The Gilded Age, past and present

"When it came to practical matters, neither the business elites of the first Gilded Age nor our own "liquidators," "terminators," and merger and acquisition Machiavellians ever really believed in the free market or the enterprising individual. Then, as now, when push came to shove (and often way earlier), they relied on the government: for political favors, for contracts, for tax advantages, for franchises, for tariffs and subsidies, for public grants of land and natural resources, for financial bailouts when times were tough (see Bear Stearns) and for muscular protection, including the use of armed force, against all those who might interfere with the rights of private property.

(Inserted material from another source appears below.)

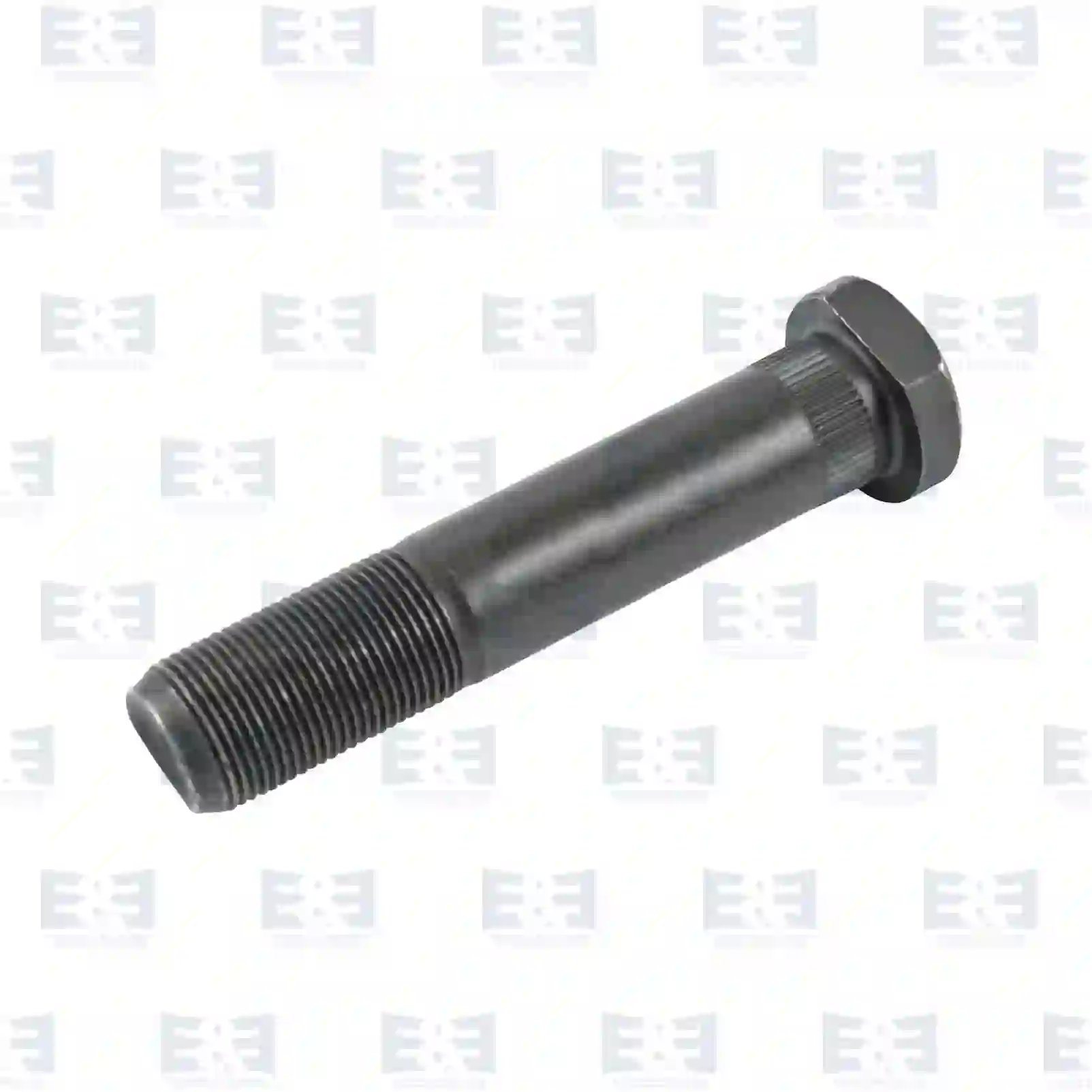  Wheel bolt || E&E Truck Spare Parts | Truck Spare Parts, Auotomotive Spare Parts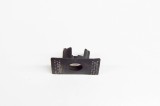 Suport senzor de parcare MERCEDES-BENZ GLE W167 2022 OEM: A1678856007 15475459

So, too, while industrial and financial tycoons liked to imagine themselves as stand-alone heroes, daring cowboys on the urban-industrial-financial frontier, as a matter of fact the first Gilded Age gave birth to the modern, bureaucratic corporation -- and did so at the expense of the lone entrepreneur. To this day, that big-business behemoth remains the defining institution of commercial life. The reigning melodrama may still be about the free market and the audacious individual, but backstage, directing the players, stands the state and the corporation.

Crony capitalism, inequality, extravagance, social Darwinian self-justification, blame-the-victim callousness, free-market hypocrisy: Thus it was, thus it is again!"